Adapun parkir mobil akan jauh dari kantor dan bayar mahal. Hingga pajak mobil yang sangat tinggi dan usia mobil yang beredar di lapangan dikontrol ketat.
Mobil dengan usia di atas 5 tahun akan kena pajak lebih besar dan tidak boleh dipakai keluar rumah pada musim dingin karena dianggap bisa mencelakakan orang lain.
Insentif untuk pesepeda juga berupa tempat parkir sepeda yang banyak di stasiun-stasiun. Namun, parkir untuk mobil di sekitar stasiun hampir tidak ada. Dia harus berjarak cukup jauh dan sangat mahal. Lalu di dalam gerbong kereta, ada gerbong khusus sepeda.
Negara memastikan bahwa orang kaya tidak akan kaya sendirian di sana. Sementara orang miskin tidak akan terlalu miskin sehingga tak bisa hidup.
Itulah landasan filosofisnya. Mereka yang punya uang untuk membeli mobil akan menderita karena harga mobil mahal, dengan pajak tinggi, harga bahan bakar dan biaya parkir yang mahal.
Kendaraan umum sebaliknya, dibuat nyaman, tepat waktu, dan murah. Di Belanda, pelajar tak harus membayar untuk naik bus atau kereta, demikian juga mahasiswa. Seseorang baru harus membayar jika dia telah bekerja.
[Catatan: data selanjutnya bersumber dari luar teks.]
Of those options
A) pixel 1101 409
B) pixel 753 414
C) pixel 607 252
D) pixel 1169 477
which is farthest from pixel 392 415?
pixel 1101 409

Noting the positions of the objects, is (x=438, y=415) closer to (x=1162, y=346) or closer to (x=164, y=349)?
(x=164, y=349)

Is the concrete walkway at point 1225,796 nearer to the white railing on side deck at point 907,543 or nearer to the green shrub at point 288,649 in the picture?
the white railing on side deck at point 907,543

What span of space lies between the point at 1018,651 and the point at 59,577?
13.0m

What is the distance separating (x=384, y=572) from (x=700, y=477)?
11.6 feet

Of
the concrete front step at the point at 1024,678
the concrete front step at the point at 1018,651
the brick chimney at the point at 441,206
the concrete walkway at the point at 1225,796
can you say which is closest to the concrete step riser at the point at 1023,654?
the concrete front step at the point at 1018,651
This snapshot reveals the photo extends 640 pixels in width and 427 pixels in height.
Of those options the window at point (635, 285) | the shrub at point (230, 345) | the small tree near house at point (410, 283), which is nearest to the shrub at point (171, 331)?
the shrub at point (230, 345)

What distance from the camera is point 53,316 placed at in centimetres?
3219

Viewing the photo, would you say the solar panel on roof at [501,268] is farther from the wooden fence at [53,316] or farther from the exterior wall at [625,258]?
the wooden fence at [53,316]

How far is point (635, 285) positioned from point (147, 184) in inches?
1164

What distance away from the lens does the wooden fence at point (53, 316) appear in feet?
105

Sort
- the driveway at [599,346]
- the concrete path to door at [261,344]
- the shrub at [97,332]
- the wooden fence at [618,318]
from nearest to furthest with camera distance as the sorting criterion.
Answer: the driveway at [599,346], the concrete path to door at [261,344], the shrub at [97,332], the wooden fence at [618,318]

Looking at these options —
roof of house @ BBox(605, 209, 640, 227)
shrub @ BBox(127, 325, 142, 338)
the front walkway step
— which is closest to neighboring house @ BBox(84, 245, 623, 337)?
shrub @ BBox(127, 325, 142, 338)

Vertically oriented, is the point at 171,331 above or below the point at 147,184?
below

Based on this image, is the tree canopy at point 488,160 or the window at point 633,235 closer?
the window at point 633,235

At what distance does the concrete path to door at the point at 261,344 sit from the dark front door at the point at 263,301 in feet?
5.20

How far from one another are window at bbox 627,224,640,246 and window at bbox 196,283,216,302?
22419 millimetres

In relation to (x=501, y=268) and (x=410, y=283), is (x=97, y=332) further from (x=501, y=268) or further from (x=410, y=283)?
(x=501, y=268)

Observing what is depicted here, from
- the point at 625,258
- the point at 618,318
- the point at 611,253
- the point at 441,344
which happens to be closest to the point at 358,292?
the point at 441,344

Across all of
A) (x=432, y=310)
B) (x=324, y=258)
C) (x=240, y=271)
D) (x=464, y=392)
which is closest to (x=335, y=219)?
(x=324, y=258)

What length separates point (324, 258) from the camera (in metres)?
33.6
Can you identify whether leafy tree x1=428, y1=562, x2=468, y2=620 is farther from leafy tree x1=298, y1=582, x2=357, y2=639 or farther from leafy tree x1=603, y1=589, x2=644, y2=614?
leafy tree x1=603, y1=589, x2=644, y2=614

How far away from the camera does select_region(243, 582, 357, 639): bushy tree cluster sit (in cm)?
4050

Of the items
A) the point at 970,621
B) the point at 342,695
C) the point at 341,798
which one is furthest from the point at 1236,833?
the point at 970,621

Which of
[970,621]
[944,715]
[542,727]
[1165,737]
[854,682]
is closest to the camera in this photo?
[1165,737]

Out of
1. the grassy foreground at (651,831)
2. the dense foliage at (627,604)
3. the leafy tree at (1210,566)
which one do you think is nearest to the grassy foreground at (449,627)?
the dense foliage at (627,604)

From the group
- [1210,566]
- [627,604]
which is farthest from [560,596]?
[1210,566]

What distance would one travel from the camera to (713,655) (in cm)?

Lebih jauh, keadilan ekonomi sebagai filosofi diwujudkan dalam kebijakan politik yang paling konkret: pajak progresif. Semakin besar penghasilan per bulan seseorang, semakin besar pajak yang harus dia bayarkan. Semakin kecil, maka semakin sedikit pajak yang mesti ia bayarkan.
Mereka yang bergaji antara 3.000 dan 5.000 euro (Rp 51 juta - Rp 85 juta) per bulan harus membayar pajak 40 persen. Yang menerima lebih dari itu, maka mesti membayar pajak sampai 50 persen atau lebih.
Bagaimana dengan yang miskin yang penghasilannya di bawah standar hidup yang layak? Mereka tak mesti kena pajak, bahkan akan diberi subsidi. Mereka yang tak bekerja mendapatkan subsidi bulanan.
Satu kisah lain tentang seorang tetangga saya. Dia seorang pria tua berusia 72 tahun, tanpa pasangan, tanpa pekerjaan. Tetapi tiap bulan dia mendapat subsidi 1.400 euro (hampir Rp 24 juta). Jumlah itu lebih besar dari beasiswa saya per bulan.
Opa Mida, demikian saya menyapanya, memiliki penyakit jantung. Hingga hampir tiap tahun ia mesti membayar asuransi. Dengan uang subsidinya itu, Opa bisa membayar asuransi bulanan. Dengan asuransi itu pula, dia bisa melakukan operasi jantung yang biayanya jauh lebih mahal dari premi yang ia bayarkan.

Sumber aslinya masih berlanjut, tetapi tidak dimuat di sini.